The SELECT tool has the "Remove Prefix" option unavailable.
If I only perform a SELECT In-DB, the workflow will run, but if I add a filter, it errors. The query used in the Connect In-DB tool
This is sent from the Connect In-DB tool to the next tool in line.
I could do that; however, in the production version of this, there could be hundreds of possible columns that would need changed every time the workflow would be run. And, eventually, I would like to turn this into an app that will allow the user to choose the columns to be extracted.
Unfortunately, there is no option to do a Dynamic Rename In-Database, in the version of Alteryx used in my company (2018.3.4.51585). I have not seen that as being available in newer versions, but if it is, please let me know and I will advise out IT that we need to test.
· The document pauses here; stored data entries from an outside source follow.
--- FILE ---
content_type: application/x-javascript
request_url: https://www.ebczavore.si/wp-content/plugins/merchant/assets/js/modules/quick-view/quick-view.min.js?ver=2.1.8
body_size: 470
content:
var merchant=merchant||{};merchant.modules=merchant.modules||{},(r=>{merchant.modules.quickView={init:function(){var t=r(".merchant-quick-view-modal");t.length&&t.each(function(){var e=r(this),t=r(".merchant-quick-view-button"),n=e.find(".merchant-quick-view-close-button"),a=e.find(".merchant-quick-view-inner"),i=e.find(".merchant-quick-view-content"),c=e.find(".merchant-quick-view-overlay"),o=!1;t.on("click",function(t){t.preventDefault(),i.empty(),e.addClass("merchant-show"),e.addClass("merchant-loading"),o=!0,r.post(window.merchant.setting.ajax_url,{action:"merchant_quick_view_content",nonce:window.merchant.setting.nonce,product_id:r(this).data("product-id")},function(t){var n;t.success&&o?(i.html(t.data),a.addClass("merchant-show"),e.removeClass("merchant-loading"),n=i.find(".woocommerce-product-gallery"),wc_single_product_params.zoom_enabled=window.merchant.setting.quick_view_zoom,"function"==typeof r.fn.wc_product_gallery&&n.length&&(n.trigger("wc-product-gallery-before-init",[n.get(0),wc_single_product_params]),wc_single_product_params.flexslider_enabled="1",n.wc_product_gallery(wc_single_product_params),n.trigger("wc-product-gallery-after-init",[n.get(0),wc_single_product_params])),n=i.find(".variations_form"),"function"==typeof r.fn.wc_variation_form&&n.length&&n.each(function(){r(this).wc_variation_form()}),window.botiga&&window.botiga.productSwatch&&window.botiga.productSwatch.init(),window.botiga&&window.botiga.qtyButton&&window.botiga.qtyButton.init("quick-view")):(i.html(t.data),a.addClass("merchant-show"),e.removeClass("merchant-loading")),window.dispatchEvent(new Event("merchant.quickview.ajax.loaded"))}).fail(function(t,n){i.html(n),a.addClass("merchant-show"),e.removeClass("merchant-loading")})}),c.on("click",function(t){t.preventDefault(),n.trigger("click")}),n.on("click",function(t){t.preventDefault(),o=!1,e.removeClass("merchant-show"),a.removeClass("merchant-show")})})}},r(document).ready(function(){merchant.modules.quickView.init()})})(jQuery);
For some reason, this is only happening when I run In-DB with Hive tables. When I tested it with Teradata, there was no issue.
The live data we are working with can run into billions of rows, so it needs to be filtered and aggregated prior to being extracted.
Thanks for the reply. I was able to identify the cause of the issue and a resolution.
All of my In-DB work uses a Hive ODBC driver. I had the most recent Hive driver (I think v2.6) pushed to my machine the same day I began encountering this issue. So I uninstalled the new driver, installed v2.1, and the issue was resolved.
I have found out that in the ODBC Data Source > go to you Hive configuration > Advance Option > tick the "Use Native Query", then it won't use the table_name.column_name syntax anymore... and will use just the column_name instead.